题目大意:给出一棵树,在上满找三个点,问那个点到这三个点的距离和最短。


思路:可以证明,这个店必然是这三个点之间两个的LCA,然后枚举就可以了。



CODE:

#include <cstdio>
#include <cstring>
#include <iostream>
#include <algorithm>
#define MAX 1000010
#define INF 0x3f3f3f3f
using namespace std;

int points,asks;
int head[MAX],total;
int next[MAX],aim[MAX];

int deep[MAX],father[MAX][20];
int length[MAX];

inline void Add(int x,int y)
{
	next[++total] = head[x];
	aim[total] = y;
	head[x] = total;
}

void DFS(int x,int last)

======

请把上方文档正文中以“思路:可以证明”开头的那段改写成简短的要点列表,保留其主要内容。

======

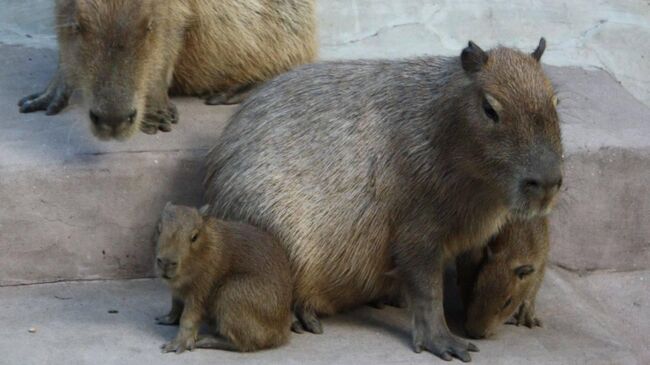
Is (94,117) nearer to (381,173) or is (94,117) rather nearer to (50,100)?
(50,100)

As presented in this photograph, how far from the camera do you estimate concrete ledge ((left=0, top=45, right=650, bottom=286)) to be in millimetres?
5828

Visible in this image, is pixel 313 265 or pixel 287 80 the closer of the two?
pixel 313 265

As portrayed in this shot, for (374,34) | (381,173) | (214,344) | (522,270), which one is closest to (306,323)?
(214,344)

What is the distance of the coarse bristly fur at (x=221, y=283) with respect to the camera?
5.05m

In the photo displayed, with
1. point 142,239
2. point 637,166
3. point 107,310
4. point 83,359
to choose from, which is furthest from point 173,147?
point 637,166

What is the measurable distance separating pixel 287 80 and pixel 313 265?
930 millimetres

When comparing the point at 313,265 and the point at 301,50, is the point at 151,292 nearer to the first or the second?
the point at 313,265

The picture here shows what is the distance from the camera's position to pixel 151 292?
588 centimetres

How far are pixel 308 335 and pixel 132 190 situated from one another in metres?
1.11

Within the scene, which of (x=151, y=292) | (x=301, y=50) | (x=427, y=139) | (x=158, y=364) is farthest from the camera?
(x=301, y=50)

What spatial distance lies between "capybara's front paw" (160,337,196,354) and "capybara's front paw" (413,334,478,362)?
0.94 metres

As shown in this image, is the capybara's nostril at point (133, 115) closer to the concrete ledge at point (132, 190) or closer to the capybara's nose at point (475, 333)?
the concrete ledge at point (132, 190)

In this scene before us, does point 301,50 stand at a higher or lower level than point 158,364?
higher

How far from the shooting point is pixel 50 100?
6.38 meters
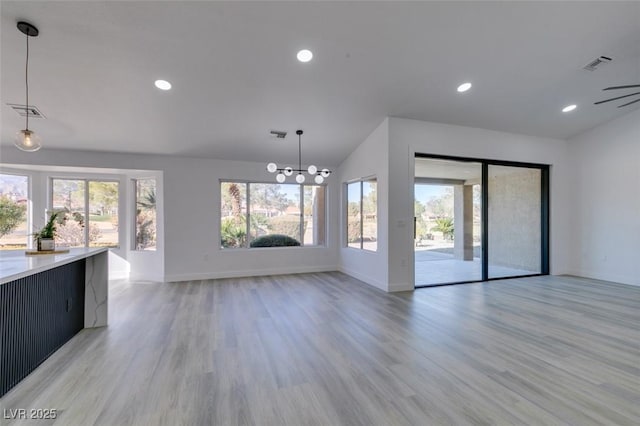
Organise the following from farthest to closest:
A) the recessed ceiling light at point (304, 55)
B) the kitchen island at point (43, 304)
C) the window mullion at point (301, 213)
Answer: the window mullion at point (301, 213), the recessed ceiling light at point (304, 55), the kitchen island at point (43, 304)

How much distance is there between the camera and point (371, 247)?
5574 mm

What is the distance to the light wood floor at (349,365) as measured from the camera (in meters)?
1.85

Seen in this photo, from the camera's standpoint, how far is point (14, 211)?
18.0 ft

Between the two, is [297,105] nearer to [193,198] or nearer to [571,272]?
[193,198]

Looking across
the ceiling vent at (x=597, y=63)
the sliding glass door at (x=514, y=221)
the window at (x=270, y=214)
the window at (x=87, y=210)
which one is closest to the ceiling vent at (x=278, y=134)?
the window at (x=270, y=214)

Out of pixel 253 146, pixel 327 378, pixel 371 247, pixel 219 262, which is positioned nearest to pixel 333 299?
pixel 371 247

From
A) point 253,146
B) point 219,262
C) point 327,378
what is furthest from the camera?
point 219,262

======

任务解答
- 可以证明,所求的点必然是这三个点中某两个点的LCA。
- 枚举这些LCA即可。